I feel like the movie was an attempt to do it, and like I said, there's no one place where they fail. They actually do manage to explore the difficult topics in ways that are accessible. But who is going to watch it, in the end? People who walk in the fundraisers aren't going to seek this film out, and if they come across it the first thing they'll think is "why would I spend 90 minutes of my life being told I'm wrong and part of the problem?"
The trailer for the film actually was extremely well done. It touched on the various topics quickly, and was this great little snippet to really make people think and possible make them want to research the topic more. If you pulled out any one segment of the finished documentary, I think it could do the same thing. There were several graphic moments about the marketing of breast cancer themed products that I think should be made into PSAs immediately.

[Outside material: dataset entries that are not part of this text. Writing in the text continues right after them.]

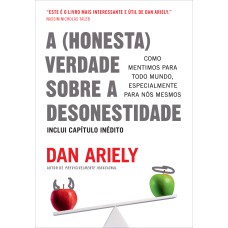 A (HONESTA) VERDADE SOBRE A DESONESTIDADE: COMO MENTIMOS PARA TODO MUNDO, ESPECIALMENTE PARA NÓS MESMOS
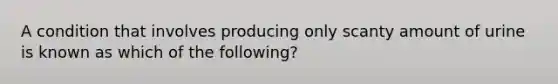 A condition that involves producing only scanty amount of urine is known as which of the following?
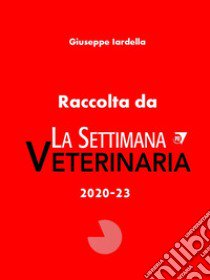 Raccolta de «La settimana veterinaria 2020-23» libro di Iardella Giuseppe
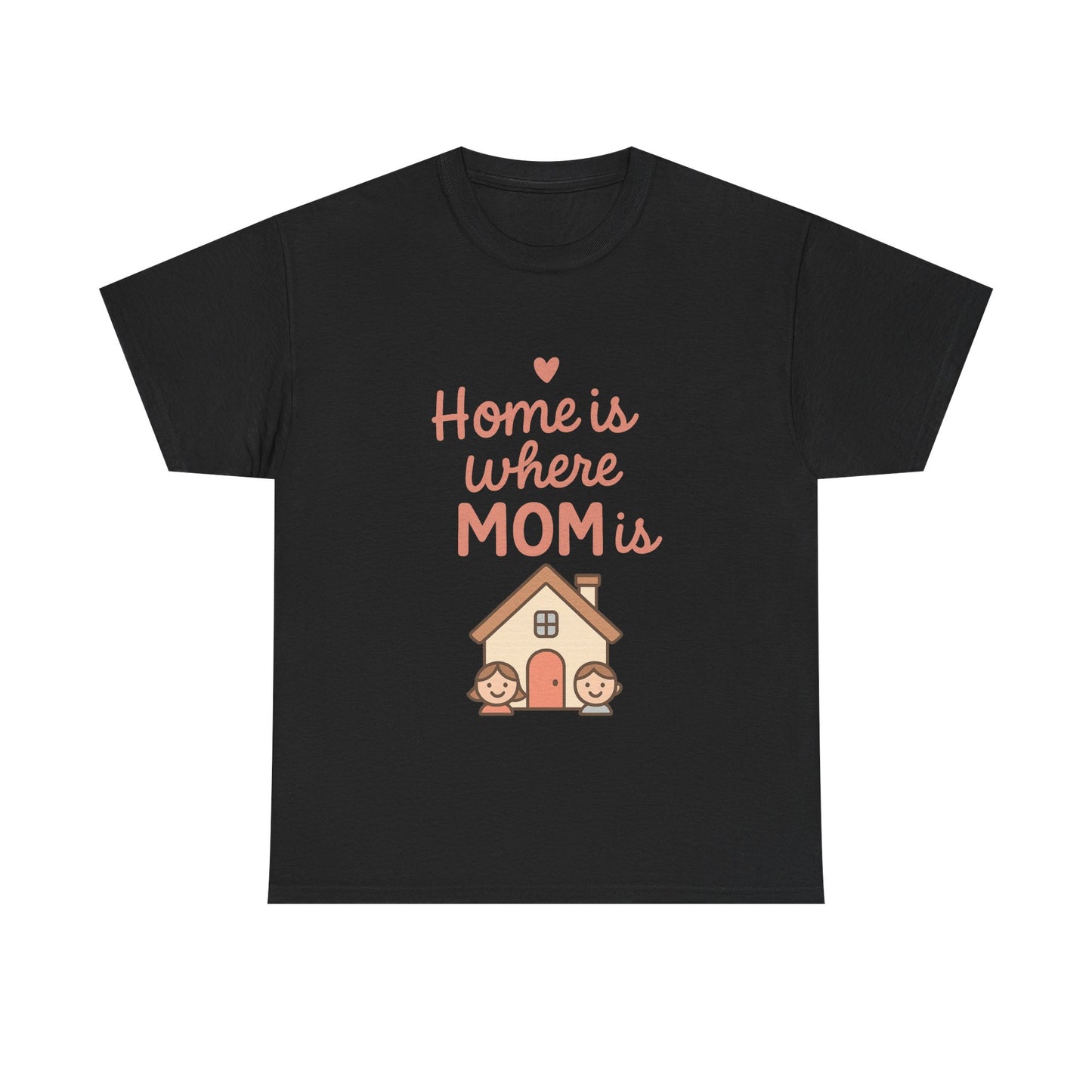 Home Is Where Mom Is | Unisex Heavy Cotton Mother's Day T-Shirt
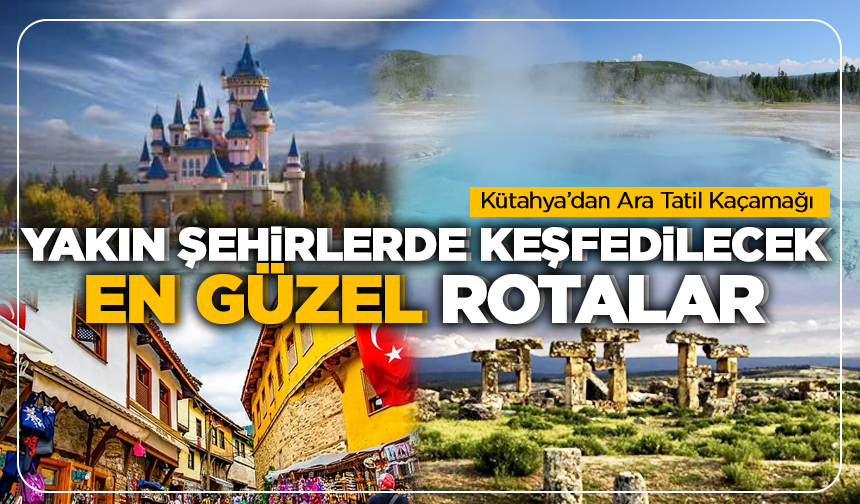 Kütahya’dan Ara Tatil Kaçamağı: Yakın Şehirlerde Keşfedilecek En Güzel Doğa ve Kültür Rotaları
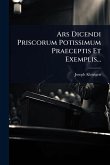 Ars Dicendi Priscorum Potissimum Praeceptis Et Exemplis...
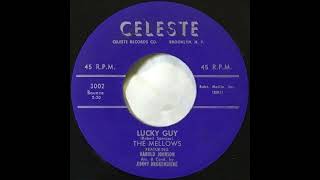 The Mellows feat Harold Johnson -   Lucky Guy  1956  Doo Wop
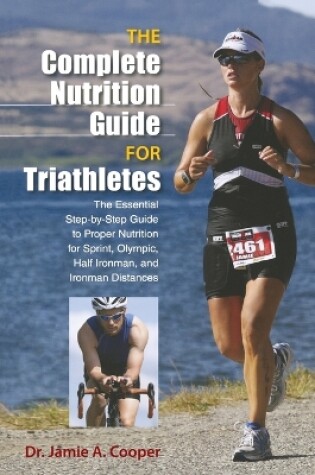 Cover of Complete Nutrition Guide for Triathletes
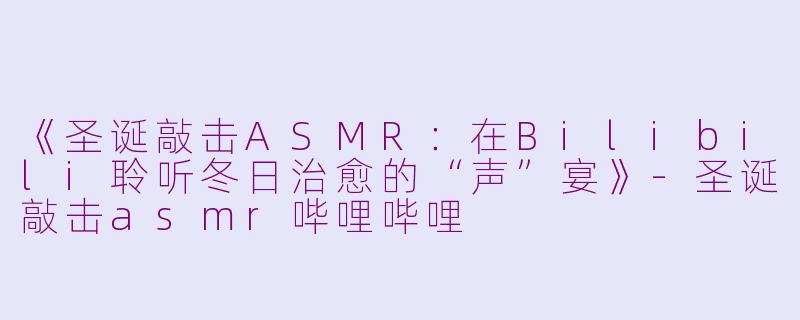 《圣诞敲击ASMR：在Bilibili聆听冬日治愈的“声”宴》-圣诞敲击asmr哔哩哔哩
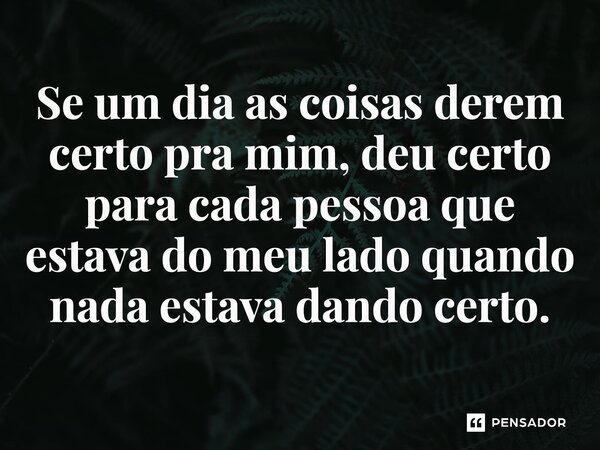 ⁠Se um dia as coisas derem certo pra mim, deu certo para cada pessoa que estava do meu lado quando nada estava dando certo.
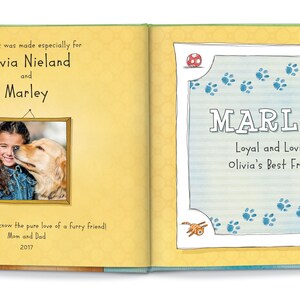 Puede incluir: Una portada de libro personalizada con una foto de una ni&ntilde;a y un perro. El texto dice "Este libro fue hecho especialmente para Olivia Nieland y Marley. &iexcl;Que siempre conozcas el amor puro de un amigo peludo! Mam&aacute; y Pap&aacute; 2017". La p&aacute;gina opuesta tiene un marco azul y blanco con el texto "MARLEY Leal y cari&ntilde;oso El mejor amigo de Olivia".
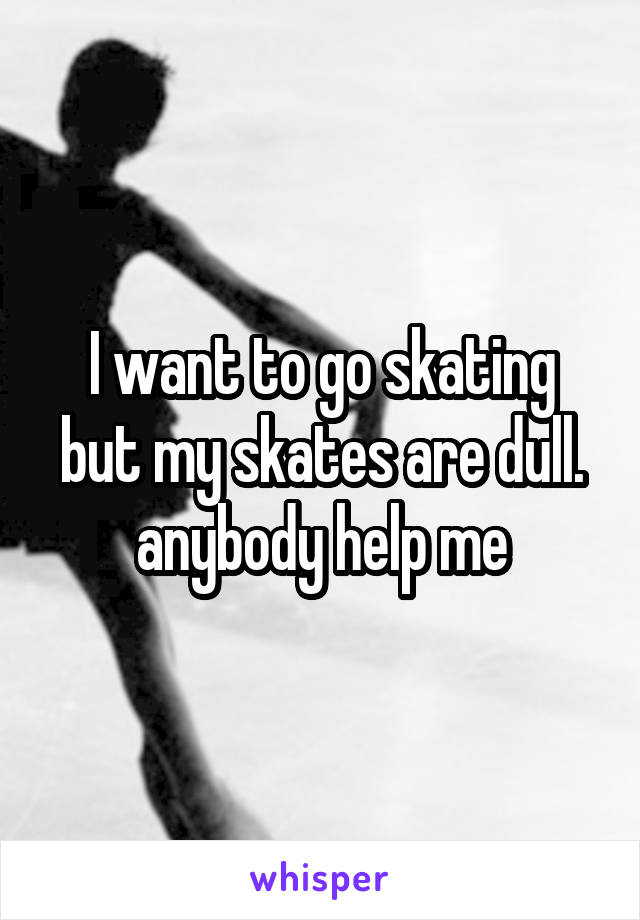 I want to go skating but my skates are dull. anybody help me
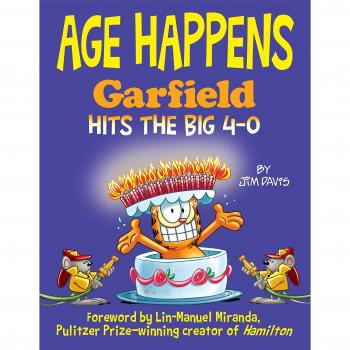 Age Happens: Garfield Hits the Big 4-0
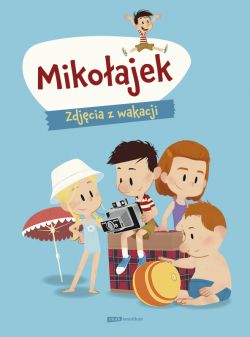 Okadka ksiki - Mikoajek. Zdjcia z wakacji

In the end, the film is fine. It's even good. But since it offered nothing really new to people who are already even vaguely on their side, I can only assume the intended audience was people who don't know any of this information. And I don't think that those people are going to watch a feature length documentary, I don't think they'll even get through the first thirty minutes. If the filmmakers are planning an action campaign, or if this was intended as part of an action campaign, I think the best thing to do would be to start breaking out portions of the film and making shorter sections that are available online through YouTube or Vimeo, something embeddable. Then start encouraging different websites to blog about them, and at the end of each video you can say, "if you want to see everything, then watch the film."
Because it is all important, and it is well presented if you're wanting to reach a new audience with these facts. But how do you get that new audience? That's the question. I'm hoping the filmmakers have already thought about this and are working on it. Or that those who participated in the film are. Because in the end, we as filmmakers have to remember not to preach to the choir.